From: Alexey Dobriyan <adobriyan@sw.ru>
To: akpm@osdl.org, viro@ftp.linux.org.uk
Cc: linux-kernel@vger.kernel.org, devel@openvz.org, adobriyan@gmail.com
Subject: [PATCH v5] Fix rmmod/read/write races in /proc entries
Date: Sun, 11 Mar 2007 20:04:56 +0300 [thread overview]
Message-ID: <20070311170456.GA6808@localhost.sw.ru> (raw)
Differences from version 4:
Updated in-code comments. Largely rewritten changelog.
Lockdep please. --akpm
->read_proc, ->write_proc aren't special, Extend protection to
most methods for regular /proc files. Mentioned by viro.
Differences from version 3:
Use completion instead of unlock/schedule/lock
Move refcount waiting business after removing PDE from lists,
so that *cough* possible concurrent remove_proc_entry() will
work.
Fix following races:
===========================================
1. Write via ->write_proc sleeps in copy_from_user(). Module disappears
meanwhile. Or, more generically, system call done on /proc file, method
supplied by module is called, module dissapeares meanwhile.
pde = create_proc_entry()
if (!pde)
return -ENOMEM;
pde->write_proc = ...
open
write
copy_from_user
pde = create_proc_entry();
if (!pde) {
remove_proc_entry();
return -ENOMEM;
/* module unloaded */
}
*boom*
==========================================
2. bogo-revoke aka proc_kill_inodes()
remove_proc_entry vfs_read
proc_kill_inodes [check ->f_op validness]
[check ->f_op->read validness]
[verify_area, security permissions checks]
->f_op = NULL;
if (file->f_op->read)
/* ->f_op dereference, boom */
NOTE, NOTE, NOTE: file_operations are proxied for regular files only.

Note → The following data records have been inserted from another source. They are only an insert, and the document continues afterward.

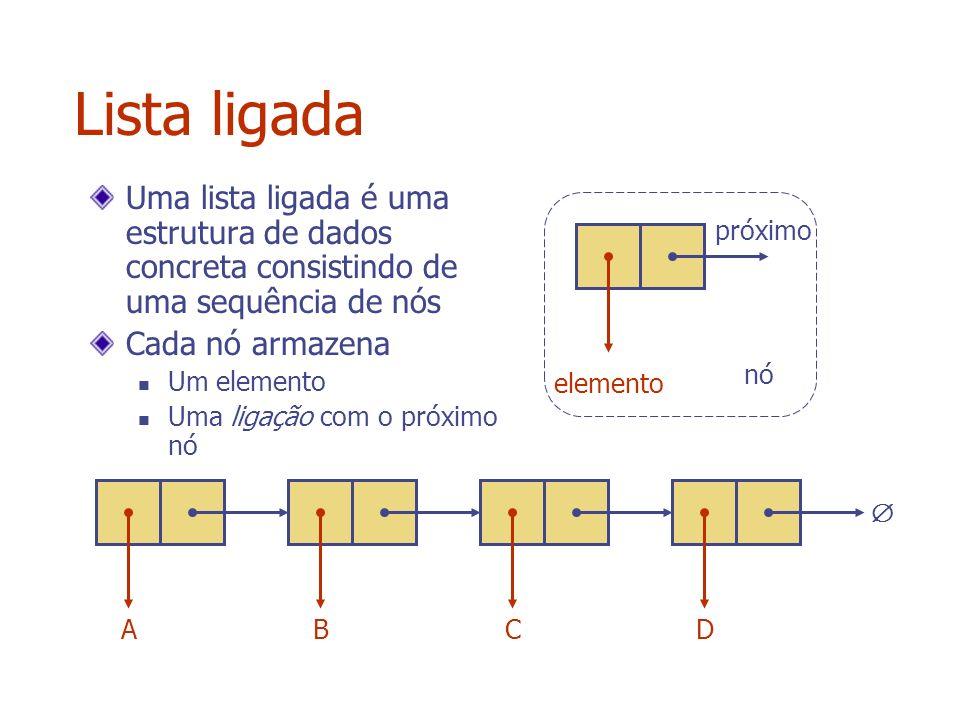 Lista ligada Uma lista ligada é uma estrutura de dados concreta consistindo de uma sequência de nós.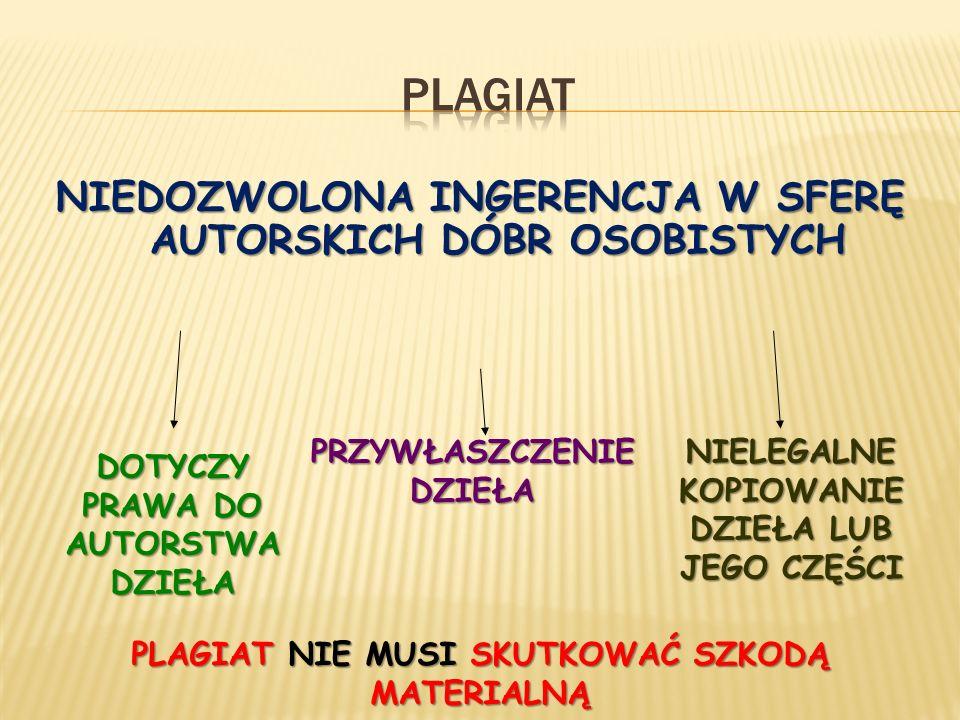 PLAGIAT NIEDOZWOLONA INGERENCJA W SFERĘ AUTORSKICH DÓBR OSOBISTYCH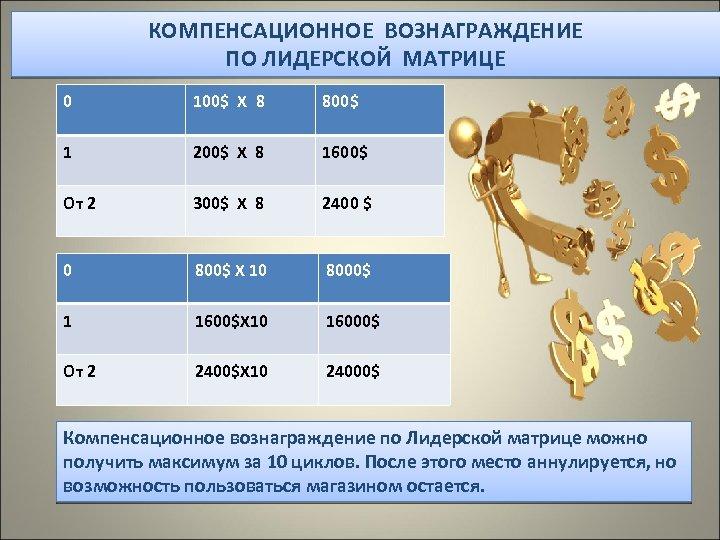 КОМПЕНСАЦИОННОЕ ВОЗНАГРАЖДЕНИЕ ПО ЛИДЕРСКОЙ МАТРИЦЕ 0 100$ Х 8 800$ 1 200$ Х 8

Let's
see how this scheme behaves, then extend if needed for directories.
Directories creators in /proc only set ->owner for them, so proxying for
directories may be unneeded.
NOTE, NOTE, NOTE: methods being proxied are ->llseek, ->read, ->write,
->poll, ->unlocked_ioctl, ->ioctl, ->compat_ioctl, ->open, ->release.
If your in-tree module uses something else, yell on me. Full audit pending.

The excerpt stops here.